I made the mistake of upgrading from Fusion 1.1.3 on my MacBook Pro to 2. First, while I'm ranting, let me just say that VMWare's upgrade process for Fusion is something right out of 1992. But let's say you do go ahead and upgrade. Here's what you're in for.
I use Fusion to build Firefox on Windows and sometimes Linux, and yesterday, after upgrading, I tried building in both my Windows VMs (I have an XP and a Vista). The Fusion program itself really dragged my whole system down. I couldn't flip between spaces, my apps wouldn't respond to the keyboard or mouse--it was brutal. Eventually--literally minutes--I got the first VM booted, and did my build: 159 minutes! I tried the other VM and it took forever to even boot. After some more testing, I went to see if others were having trouble. Turns out I'm not alone.
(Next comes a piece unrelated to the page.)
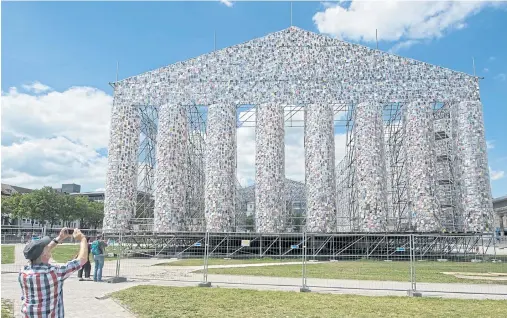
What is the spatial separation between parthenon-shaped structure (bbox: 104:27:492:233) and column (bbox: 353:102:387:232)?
0.06 meters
So I decided to try and re-install 1.1.3. That went pretty well. It complained about a newer version of the software (notice the use of the word "newer" and not "better") being installed, but it let me do it. When I was done I tried booting my machines. The Vista VM, which had been shut down was totally broken, with an error about the config file (.vmx) being corrupt and having features for a newer version that were incompatible. I then tried the XP VM and it booted (it had only been suspended).
I took a peek at the two .vmx config files to see what was different, and after making the following change, the Vista VM booted fine:
from: virtualHW.version = "7"
to: virtualHW.version = "6"
I can't believe how much better things are now. Even with 4G of RAM on this machine it thrashed until it was totally unsable with 2, and runs really fast under 1.1.3. My advice is that you don't upgrade to 2.* until you read something about performance and better i/o in future release notes.
UPDATE: Taras says it's working fine for him, but bz reported similar issues to me. I'm sticking with 1.1.3.